Temas de absoluta gravidade como as ameaças que pesam sobre a vida e a nossa civilização que podem ser destruídas seja pela máquina nuclear, química e biológica, seja pelo aquecimento crescente, eventualmente abrupto, como aventam muitos cientistas que destruiria grande parte da vida que conhecemos e que poria em risco a própria espécie humana, sequer foram referidos, seja por ignorância, seja porque os candidatos se dariam conta de que teriam que mudar tudo.
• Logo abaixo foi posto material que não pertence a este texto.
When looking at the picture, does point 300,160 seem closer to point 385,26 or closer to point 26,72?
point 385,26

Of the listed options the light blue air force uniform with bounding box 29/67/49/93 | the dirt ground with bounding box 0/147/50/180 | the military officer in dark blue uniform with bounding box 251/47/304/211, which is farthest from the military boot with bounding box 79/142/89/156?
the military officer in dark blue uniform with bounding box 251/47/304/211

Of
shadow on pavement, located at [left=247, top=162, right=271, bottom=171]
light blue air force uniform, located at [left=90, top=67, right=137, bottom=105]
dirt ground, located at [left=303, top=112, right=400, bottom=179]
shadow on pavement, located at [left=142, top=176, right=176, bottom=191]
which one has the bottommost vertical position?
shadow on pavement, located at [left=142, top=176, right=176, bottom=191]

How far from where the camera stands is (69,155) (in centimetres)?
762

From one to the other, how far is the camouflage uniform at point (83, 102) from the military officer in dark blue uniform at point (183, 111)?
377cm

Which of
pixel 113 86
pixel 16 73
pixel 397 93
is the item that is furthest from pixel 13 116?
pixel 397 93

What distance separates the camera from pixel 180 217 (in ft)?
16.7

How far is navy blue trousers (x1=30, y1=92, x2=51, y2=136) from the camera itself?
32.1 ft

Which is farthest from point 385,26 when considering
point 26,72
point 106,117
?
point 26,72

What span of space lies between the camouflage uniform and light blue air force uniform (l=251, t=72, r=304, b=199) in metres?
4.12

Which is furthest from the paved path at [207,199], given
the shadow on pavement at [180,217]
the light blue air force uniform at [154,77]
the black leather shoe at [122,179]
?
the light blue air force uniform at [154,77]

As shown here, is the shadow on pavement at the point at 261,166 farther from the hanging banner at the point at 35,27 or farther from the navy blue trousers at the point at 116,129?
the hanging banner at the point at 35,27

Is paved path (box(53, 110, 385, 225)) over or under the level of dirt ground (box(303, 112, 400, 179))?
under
Como diz a Carta da Terra: ”o destino comum nos conclama a um novo começo”. Ninguém teve esse tipo de ousadia, sequer Marina Silva que suscitou – esse é seu grande mérito – o paradigma da sustentabilidade. O que podemos dizer com certeza: assim como está não podemos continuar. O preço de nossa sobrevivência é a mudança radical na forma de habitar a Terra. A proposta de um ecodesenvolvimento ou de uma bioeconomia como no-la apresentam Ladislau Dowbor e Ignacy Sachs, entre outros, nos animam a caminhar nessa direção.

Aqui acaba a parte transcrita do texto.